TASK — Using the records below, copy out exactly the line that contains "Looking at the options" and every line that follows it, up to and including the last, and no others.

SUPPLIED INFORMATION —
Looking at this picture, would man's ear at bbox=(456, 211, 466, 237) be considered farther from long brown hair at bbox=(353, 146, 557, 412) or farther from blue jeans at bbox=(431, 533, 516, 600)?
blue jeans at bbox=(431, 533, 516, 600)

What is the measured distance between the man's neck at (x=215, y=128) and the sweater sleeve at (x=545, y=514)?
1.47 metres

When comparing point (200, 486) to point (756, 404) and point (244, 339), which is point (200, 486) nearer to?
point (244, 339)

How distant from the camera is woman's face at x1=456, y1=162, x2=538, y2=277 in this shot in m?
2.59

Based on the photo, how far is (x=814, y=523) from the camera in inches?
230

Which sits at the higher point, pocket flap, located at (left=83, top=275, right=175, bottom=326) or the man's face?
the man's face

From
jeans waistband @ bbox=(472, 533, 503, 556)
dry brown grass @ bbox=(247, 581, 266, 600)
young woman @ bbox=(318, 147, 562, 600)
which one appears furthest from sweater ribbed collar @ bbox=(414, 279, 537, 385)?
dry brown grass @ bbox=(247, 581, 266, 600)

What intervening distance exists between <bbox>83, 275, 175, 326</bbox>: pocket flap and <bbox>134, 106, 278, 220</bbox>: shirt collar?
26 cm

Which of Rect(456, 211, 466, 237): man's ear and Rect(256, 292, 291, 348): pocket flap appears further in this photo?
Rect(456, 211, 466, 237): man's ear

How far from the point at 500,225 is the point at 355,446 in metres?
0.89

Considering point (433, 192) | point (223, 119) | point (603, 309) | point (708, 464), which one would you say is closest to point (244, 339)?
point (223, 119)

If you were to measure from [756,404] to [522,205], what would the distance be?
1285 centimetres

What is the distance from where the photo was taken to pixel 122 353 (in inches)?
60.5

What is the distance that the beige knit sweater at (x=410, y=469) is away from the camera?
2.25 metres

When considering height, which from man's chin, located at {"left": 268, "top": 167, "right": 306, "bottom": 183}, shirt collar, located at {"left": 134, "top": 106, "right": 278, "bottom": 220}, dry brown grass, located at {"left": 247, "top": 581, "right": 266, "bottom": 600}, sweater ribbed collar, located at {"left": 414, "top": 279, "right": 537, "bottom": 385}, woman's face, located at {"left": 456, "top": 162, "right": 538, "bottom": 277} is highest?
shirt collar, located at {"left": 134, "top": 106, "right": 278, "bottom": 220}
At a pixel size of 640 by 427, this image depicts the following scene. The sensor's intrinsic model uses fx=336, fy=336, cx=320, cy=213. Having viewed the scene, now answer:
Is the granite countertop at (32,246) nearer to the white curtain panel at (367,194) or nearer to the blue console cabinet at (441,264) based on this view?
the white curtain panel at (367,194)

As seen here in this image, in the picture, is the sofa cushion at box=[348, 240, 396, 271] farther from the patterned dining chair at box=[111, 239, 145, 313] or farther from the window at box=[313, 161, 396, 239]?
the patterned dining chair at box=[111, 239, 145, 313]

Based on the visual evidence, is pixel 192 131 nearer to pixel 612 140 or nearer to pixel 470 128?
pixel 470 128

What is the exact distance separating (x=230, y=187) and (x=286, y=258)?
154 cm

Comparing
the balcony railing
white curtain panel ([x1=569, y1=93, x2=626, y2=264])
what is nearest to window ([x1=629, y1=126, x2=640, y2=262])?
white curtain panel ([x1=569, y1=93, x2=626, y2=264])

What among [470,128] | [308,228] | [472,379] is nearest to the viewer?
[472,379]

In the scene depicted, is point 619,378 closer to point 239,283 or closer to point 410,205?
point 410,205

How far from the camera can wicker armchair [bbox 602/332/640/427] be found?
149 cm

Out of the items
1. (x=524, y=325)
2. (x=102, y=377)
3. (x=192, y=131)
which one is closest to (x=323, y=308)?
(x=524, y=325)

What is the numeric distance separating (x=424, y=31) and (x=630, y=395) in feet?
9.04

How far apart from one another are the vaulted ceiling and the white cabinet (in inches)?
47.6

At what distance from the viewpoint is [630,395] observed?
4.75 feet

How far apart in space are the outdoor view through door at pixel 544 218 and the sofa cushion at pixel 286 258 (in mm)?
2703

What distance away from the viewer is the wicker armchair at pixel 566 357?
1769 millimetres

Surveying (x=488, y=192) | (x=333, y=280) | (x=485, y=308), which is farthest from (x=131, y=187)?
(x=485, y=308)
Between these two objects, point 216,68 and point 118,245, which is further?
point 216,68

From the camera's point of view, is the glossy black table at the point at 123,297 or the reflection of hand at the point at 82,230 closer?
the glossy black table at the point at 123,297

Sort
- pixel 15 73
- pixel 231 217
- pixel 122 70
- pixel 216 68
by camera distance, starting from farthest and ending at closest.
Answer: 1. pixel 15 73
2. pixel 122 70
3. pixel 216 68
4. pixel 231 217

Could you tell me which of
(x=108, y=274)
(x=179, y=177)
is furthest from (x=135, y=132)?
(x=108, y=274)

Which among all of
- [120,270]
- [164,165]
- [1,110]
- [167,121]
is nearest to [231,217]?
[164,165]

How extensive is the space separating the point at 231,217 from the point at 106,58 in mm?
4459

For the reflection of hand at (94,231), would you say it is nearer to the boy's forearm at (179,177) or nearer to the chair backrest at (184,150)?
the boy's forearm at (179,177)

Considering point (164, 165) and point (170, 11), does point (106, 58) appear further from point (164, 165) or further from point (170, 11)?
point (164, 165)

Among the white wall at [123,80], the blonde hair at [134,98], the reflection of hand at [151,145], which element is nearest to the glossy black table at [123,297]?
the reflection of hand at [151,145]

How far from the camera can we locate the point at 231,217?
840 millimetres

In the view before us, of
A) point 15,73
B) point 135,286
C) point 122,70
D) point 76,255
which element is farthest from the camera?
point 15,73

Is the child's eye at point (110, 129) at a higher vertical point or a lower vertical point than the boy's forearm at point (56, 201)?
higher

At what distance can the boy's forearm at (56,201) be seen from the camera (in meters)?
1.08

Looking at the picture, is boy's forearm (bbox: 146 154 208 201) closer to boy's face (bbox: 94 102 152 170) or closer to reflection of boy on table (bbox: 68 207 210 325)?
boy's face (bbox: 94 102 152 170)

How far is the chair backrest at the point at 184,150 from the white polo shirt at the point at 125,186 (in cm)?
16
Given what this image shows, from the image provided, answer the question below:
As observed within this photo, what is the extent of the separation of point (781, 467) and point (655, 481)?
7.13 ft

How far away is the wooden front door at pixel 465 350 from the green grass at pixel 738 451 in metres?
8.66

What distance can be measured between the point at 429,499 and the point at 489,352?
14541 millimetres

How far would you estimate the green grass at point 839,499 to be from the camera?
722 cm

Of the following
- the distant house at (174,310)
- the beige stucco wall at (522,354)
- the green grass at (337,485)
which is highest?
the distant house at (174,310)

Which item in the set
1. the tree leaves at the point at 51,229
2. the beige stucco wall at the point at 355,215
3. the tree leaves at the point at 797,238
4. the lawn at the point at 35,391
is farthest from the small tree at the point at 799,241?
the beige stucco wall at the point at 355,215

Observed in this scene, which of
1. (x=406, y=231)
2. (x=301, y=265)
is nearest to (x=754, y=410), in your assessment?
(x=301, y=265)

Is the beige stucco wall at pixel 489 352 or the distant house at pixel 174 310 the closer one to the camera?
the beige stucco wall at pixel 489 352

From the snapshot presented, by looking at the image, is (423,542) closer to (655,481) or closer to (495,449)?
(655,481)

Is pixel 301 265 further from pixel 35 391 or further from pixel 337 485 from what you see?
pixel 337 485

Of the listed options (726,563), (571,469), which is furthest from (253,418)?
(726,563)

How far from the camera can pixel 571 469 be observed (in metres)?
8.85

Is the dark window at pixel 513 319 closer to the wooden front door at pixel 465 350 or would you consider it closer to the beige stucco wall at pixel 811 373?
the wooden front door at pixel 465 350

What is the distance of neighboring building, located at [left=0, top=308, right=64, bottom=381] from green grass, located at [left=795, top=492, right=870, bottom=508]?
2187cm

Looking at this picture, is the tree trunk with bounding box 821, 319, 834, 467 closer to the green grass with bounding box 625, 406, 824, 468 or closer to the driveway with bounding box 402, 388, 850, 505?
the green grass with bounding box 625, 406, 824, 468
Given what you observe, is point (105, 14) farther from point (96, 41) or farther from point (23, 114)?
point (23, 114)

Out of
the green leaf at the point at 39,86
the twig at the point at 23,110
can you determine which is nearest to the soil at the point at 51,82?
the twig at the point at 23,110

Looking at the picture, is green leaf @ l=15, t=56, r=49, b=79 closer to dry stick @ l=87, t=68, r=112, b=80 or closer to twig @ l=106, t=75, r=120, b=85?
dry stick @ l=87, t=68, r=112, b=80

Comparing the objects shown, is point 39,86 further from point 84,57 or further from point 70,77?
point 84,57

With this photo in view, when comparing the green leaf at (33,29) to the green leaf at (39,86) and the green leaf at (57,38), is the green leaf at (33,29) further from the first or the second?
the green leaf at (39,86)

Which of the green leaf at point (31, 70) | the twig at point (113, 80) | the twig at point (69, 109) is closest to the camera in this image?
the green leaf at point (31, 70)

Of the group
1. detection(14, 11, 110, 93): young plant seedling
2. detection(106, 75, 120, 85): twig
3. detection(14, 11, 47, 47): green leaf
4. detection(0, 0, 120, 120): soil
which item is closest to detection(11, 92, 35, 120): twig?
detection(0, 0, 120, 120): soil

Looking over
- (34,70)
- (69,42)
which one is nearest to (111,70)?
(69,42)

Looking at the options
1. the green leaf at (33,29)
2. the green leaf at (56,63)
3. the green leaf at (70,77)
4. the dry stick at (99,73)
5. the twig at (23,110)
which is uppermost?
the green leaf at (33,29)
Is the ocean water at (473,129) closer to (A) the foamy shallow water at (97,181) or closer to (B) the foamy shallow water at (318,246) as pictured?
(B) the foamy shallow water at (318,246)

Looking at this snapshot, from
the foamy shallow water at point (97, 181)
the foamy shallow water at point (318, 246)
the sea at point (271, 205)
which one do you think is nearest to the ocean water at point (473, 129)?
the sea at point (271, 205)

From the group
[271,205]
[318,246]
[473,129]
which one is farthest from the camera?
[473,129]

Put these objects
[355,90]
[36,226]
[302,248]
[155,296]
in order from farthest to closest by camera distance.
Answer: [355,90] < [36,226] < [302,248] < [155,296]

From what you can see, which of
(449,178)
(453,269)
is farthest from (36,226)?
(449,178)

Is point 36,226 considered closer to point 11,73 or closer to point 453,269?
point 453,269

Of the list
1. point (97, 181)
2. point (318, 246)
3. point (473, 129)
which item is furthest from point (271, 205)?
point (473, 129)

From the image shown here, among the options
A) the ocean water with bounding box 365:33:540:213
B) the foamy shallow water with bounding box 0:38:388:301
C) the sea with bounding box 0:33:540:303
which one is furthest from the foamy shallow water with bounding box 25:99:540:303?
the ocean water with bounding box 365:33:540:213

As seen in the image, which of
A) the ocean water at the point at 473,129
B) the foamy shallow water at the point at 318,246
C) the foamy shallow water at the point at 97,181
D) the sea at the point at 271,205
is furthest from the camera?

WORKED ANSWER —
Looking at the options
1. the green leaf at (33,29)
2. the green leaf at (56,63)
3. the green leaf at (70,77)
4. the dry stick at (99,73)
5. the twig at (23,110)
which is uppermost?
the green leaf at (33,29)
Is the ocean water at (473,129) closer to (A) the foamy shallow water at (97,181) or closer to (B) the foamy shallow water at (318,246) as pictured?
(B) the foamy shallow water at (318,246)

Looking at this snapshot, from
the foamy shallow water at point (97, 181)
the foamy shallow water at point (318, 246)
the sea at point (271, 205)
which one do you think is nearest to the ocean water at point (473, 129)?
the sea at point (271, 205)

From the group
[271,205]
[318,246]
[473,129]
which one is farthest from the camera?
[473,129]

Put these objects
[355,90]
[36,226]
[302,248]
[155,296]
in order from farthest to closest by camera distance.
Answer: [355,90] < [36,226] < [302,248] < [155,296]

From what you can see, which of
(449,178)
(453,269)
is farthest from (36,226)?
(449,178)

Is point 36,226 considered closer to point 11,73 or closer to point 453,269?
point 453,269

Of the list
1. point (97, 181)
2. point (318, 246)
3. point (473, 129)
which item is furthest from point (271, 205)?
point (473, 129)

From the image shown here, among the options
A) the ocean water with bounding box 365:33:540:213
B) the foamy shallow water with bounding box 0:38:388:301
C) the sea with bounding box 0:33:540:303
which one is furthest from the foamy shallow water with bounding box 25:99:540:303?
the ocean water with bounding box 365:33:540:213

As seen in the image, which of
A) the ocean water at the point at 473,129
B) the foamy shallow water at the point at 318,246
C) the foamy shallow water at the point at 97,181
D) the sea at the point at 271,205
is furthest from the camera?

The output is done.